### 本文抜粋
宇宙と宇宙をつなぐ数学
IUT理論の衝撃
並列タイトル Mathematics that bridges universes:
The shock of IUT theory
著者 加藤文元/著
出版者 KADOKAWA 2019.4
1.概要
いろんな書評をみてみると、
「 フェルマーの最終定理、ポアンカレ予想などに続く数学の超難問
「ABC予想」。
日本人数学者望月新一教授が、この予想を解決に導く「IUT理論」
を公開する。
この望月教授と議論と親交を重ねてきた数学者加藤文元教授が、
理論の斬新さと独創性、その核心をわかりやすく伝える。」
とあります。
著者の加藤さんが「わかりやすく」解説してくれた、と思いますが、
私の頭で充分理解できたかどうか?
オマエの頭の中は、冒頭イラストの、とおりだろう。
本来「敗戦記」での紹介でないの?
と言われてしまえば、その通りかもしれませんが、長めの「ピック
アップ」含めて、書いてみます。

### 課題について
上にあるIUT理論の本の紹介文から、「宇宙と宇宙をつなぐ数学」で始まり「日本人数学者望月新一教授が、この予想を解決に導く「IUT理論」」で終わる部分を一字も変えずに書き写してください。

### 提供データ

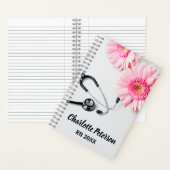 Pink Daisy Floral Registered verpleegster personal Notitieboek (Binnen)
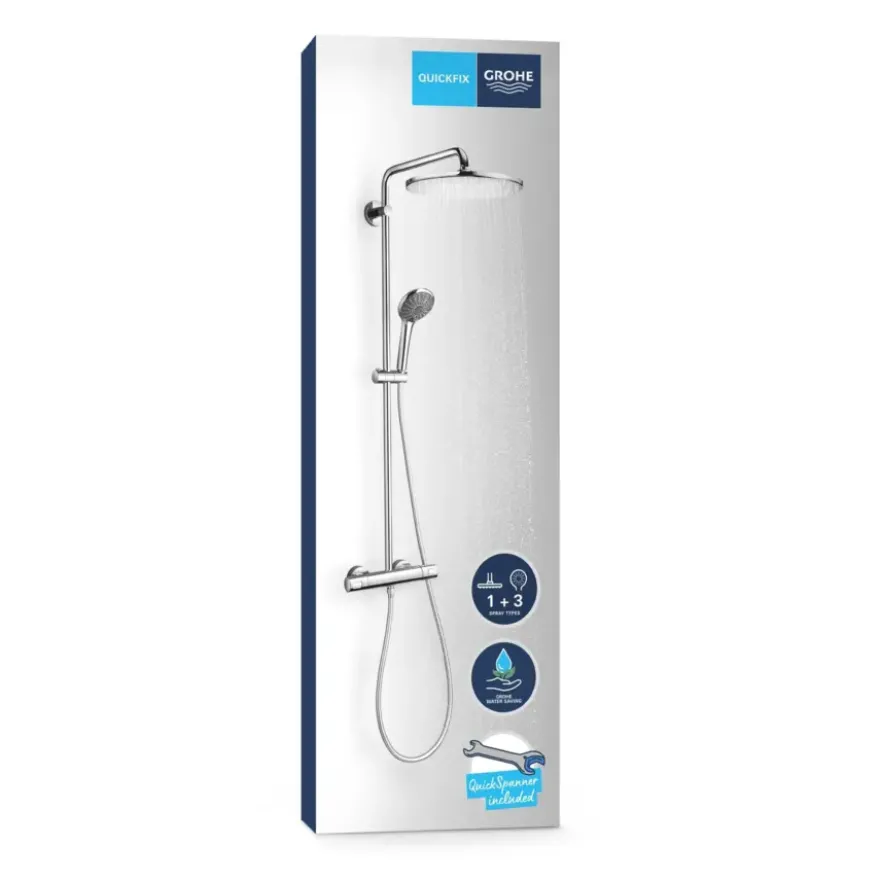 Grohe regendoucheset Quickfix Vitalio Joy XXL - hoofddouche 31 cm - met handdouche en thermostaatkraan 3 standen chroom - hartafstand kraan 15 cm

### 課題の解答
宇宙と宇宙をつなぐ数学
IUT理論の衝撃
並列タイトル Mathematics that bridges universes:
The shock of IUT theory
著者 加藤文元/著
出版者 KADOKAWA 2019.4
1.概要
いろんな書評をみてみると、
「 フェルマーの最終定理、ポアンカレ予想などに続く数学の超難問
「ABC予想」。
日本人数学者望月新一教授が、この予想を解決に導く「IUT理論」